Apesar de o Ministério da Cultura considerar jogos eletrônicos obras culturais e de expressão, aparentemente não existe nenhum movimento público contra a proibição de jogos no país.

Counter-Strike

O Wikinotícias tem uma ou mais notícias relacionadas com este artigo: Counter Strike e EverQuest estão proibidos no Brasil.

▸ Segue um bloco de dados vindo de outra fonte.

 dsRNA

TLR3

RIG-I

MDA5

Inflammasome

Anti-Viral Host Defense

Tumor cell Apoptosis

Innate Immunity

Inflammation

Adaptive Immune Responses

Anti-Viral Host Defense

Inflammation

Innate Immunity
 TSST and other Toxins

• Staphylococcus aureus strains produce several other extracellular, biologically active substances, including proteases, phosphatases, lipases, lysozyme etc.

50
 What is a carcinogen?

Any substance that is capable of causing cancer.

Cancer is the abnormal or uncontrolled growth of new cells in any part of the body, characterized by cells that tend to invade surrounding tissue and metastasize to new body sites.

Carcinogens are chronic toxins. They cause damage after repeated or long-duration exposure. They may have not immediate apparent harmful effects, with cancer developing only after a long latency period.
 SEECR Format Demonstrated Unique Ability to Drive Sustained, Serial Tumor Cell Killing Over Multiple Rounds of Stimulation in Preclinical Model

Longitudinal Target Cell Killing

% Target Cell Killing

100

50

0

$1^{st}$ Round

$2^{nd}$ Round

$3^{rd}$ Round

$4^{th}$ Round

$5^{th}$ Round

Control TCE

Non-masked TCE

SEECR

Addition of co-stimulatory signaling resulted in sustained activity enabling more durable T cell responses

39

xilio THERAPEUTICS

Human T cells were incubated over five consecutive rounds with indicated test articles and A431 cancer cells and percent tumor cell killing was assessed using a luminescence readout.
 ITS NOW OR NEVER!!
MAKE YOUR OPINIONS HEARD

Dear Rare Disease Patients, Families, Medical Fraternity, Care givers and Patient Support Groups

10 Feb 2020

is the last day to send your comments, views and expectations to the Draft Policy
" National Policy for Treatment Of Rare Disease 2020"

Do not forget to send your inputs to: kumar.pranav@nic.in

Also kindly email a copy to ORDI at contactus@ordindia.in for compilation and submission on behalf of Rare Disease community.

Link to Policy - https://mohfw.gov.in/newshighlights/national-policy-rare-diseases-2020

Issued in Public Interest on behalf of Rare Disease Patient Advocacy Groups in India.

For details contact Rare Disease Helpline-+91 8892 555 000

Desde de 18 de Janeiro de 2008, a comercialização de livros, encartes, revistas ou CD-ROM, contendo o jogo Counter-Strike está proibida em território brasileiro pois é muito violento, conforme decisão da justiça do país. O juiz responsável argumenta que Counter-Strike e o jogo EverQuest "trazem imanentes estímulos à subversão da ordem social, atentando contra o estado democrático e de direito e contra a segurança pública, impondo sua proibição e retirada do mercado". A empresa responsável do jogo alegou que a fase que o juiz utilizou como motivo para proibir a venda a cs_rio e que de fato foi produzida por fãs, não estando contida no jogo original. Porém, o juiz Silva Costa Torta ganhou a ação e o jogo está proibido de ser vendido. Ainda é possível, no entanto, utilizar o gerenciador Steam para comprar eletronicamente qualquer versão do jogo. Como a comercialização foi proibida, a própria censura falhou, pois a versão 1.5 e anteriores são grátis, portanto não são comercializáveis, portanto continuam de livre circulação.

Duke Nukem 3D

Em 3 de novembro de 1999, um estudante de medicina Mateus da Costa Meira, então com 29 anos, matou três pessoas e feriu outras quatro durante uma sessão do filme "Clube da Luta" em um cinema de São Paulo. Mateus ficou conhecido como "o atirador do shopping". Foi condenado em 2004 a 120 anos de prisão. Em depoimentos ele teria citado o jogo Duke Nukem 3D, que traz um cinema em um trecho da primeira fase. Mesmo quase quatro anos depois de lançado, o jogo teve a venda proibida.

Censuras por Valores

Bidê ou Balde

No ano de 2005, um conjunto musical do Rio Grande do Sul, Bidê ou Balde, passou a enfrentar problemas judiciais. A música "E por que não?", do conjunto, selecionada para uma coletânea da MTV, possui letra acusada judicialmente de fazer apologia à pedofilia. Em entrevista dada ao sites Vagalume (Uol), em 25 de julho de 2006, o vocalista Carlinhos Carneiro disse que: "Eu só acho que a interpretação de uma obra de arte não é do autor e sim de quem está recebendo a obra, algo totalmente subjetivo e para mim o legal é a liberdade das pessoas terem diversas interpretações da mesma música". A música teve sua execução proibida.